## [Extract provided]
***

This interview with Harlan Ellison on the subject of Neal Adams appeared in the Neal Adams issue of COMIC BOOK PROFILES and appears courtey that magazine and Ellison Webderland. CBF can be reached at CBPROFILES@aol.com or via mail to As You Like It Publications, P.O. Box 2055, Poughkeepsie NY 12601.

When did you first work with Neal?
We were yoked into a job for Creepy magazine, then being published by a nefarious gent named James Warren, a something-somewhat-more-than-casual friend who was, ironically, the guy who set me up on a blind date with the woman who became my second wife. Jim said, "Why don't you write me a story for this magazine? I've got this Frank Frazetta cover, and I don't have a story for it." And I had some open time in my schedule, so I agreed, and he gave me a transparency of the moody Frazetta painting to work from; and so I wrote "Rock God." That was 1969. Then Warren engaged Neal to do the artwork. In that issue, preceding the illustrated adaptation, there was a "sidebar" page called The Story Behind the Story of "Rock God." Neal had done three portraits, really fabulous portraits. One of me, one of Frazetta, and one of himself; and they all appeared on the same page. Elegant, it was; very elegant. I had already known Neal's work, of course, because I had been reading comics for decades, and I tried to stay au courant. I already admired him inordinately (though we'd never met, and I knew very little about him personally), because he was the champion who had really been instrumental in getting Siegel and Shuster their Superman annuity from DC. He had relentlessly waged that campaign with great courage, and had been victorious. He was a hero. I always admire people who serve the commonweal, and here was Neal doing this powerfully heroic thing. Later, he even tried to establish a comics artist's guild so that better wages would be paid. He was a very pivotal activist. He wasn't just a guy taking the money from whatever sources he could, and saying screw the rest of the workers. Clearly, he cared about others. I admired that.

The second time we worked together was when Byron Preiss wanted me to do a piece for a clever theme-anthology called Weird Heroes [Volume Two] in 1975. It was one of the young Preiss's early publishing projects, long before he became the highly successful mogul we know today. It was a paperback original for Pyramid Books. I was asked to create a story about a character named Cordwainer Bird. In this instance, cast as a superhero. You see, "Cordwainer Bird" was _ and still is _ as recently as this season _ a pseudonym that I used primarily in television, though I had used it a few times in magazines over the years, mostly as a lark. But primarily (and I suppose most infamously) I use it in television: when somebody's screwed up my work, changed my screenplay, and I don't think it represents my intent or best efforts, I take my name off, and I substitute the nom-de-plume "Cordwainer Bird." It's a pseudonym registered with the Writers Guild in Hollywood, and it's an open secret that the appearance of Bird is me disavowing that butchered job by "flipping them the bird" or saying "It's for the . . ."

***

## [Work to be completed]
In the interview about Neal Adams, who were the three people in the portraits Adams drew for the sidebar page in Creepy? The lines here come from a separate source, not from the interview.

***

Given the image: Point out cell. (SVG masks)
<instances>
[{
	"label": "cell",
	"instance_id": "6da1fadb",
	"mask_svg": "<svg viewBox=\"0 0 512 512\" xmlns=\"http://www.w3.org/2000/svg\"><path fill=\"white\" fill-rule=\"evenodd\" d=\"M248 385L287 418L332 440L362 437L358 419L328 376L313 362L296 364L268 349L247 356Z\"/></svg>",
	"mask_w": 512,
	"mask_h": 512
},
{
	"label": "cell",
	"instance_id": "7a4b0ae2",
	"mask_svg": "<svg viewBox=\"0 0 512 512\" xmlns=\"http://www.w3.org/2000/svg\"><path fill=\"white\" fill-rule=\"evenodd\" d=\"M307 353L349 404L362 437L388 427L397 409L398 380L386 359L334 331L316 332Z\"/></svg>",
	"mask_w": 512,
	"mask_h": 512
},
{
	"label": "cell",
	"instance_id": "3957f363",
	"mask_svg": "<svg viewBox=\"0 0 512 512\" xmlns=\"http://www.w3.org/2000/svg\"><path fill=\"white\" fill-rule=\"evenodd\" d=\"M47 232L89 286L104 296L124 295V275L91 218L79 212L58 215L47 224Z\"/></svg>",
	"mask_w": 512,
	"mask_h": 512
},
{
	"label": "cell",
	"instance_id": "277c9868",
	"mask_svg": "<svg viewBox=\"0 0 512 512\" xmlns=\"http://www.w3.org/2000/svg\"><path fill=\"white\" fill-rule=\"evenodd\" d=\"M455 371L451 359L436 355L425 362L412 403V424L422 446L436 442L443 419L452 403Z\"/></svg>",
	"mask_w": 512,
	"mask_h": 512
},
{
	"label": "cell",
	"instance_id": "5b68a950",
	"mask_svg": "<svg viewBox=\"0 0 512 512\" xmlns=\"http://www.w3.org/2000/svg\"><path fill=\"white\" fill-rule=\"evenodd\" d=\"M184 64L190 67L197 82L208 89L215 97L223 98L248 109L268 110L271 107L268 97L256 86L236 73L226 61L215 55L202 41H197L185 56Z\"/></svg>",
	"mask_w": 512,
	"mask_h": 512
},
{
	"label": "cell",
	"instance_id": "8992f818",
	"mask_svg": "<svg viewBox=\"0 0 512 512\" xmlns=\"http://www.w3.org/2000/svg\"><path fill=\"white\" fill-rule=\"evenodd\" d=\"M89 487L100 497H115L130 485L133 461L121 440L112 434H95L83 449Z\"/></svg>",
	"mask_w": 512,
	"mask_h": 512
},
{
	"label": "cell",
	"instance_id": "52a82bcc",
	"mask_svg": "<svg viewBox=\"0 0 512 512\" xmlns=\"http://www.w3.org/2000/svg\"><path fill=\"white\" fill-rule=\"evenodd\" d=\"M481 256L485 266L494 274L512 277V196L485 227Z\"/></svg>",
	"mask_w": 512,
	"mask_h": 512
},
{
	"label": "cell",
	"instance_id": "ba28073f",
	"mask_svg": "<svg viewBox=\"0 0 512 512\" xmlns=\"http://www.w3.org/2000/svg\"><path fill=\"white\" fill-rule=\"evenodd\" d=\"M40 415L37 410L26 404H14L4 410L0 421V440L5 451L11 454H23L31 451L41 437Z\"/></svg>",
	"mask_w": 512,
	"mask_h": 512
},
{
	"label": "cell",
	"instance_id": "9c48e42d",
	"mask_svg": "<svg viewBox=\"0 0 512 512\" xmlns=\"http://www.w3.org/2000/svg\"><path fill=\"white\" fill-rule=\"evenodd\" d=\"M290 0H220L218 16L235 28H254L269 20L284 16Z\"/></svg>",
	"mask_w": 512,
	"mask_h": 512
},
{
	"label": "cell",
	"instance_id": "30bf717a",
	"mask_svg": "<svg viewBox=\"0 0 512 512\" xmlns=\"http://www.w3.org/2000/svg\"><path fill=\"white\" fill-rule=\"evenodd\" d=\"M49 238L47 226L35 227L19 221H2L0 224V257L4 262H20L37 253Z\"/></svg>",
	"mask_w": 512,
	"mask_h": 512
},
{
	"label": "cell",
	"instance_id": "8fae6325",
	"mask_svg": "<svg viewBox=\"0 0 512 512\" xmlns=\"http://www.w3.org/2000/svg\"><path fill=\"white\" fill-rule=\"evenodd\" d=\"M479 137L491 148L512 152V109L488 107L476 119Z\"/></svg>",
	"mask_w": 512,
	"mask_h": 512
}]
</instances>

***

## [Response to the exercise]
Harlan Ellison, Frank Frazetta, and Neal Adams himself.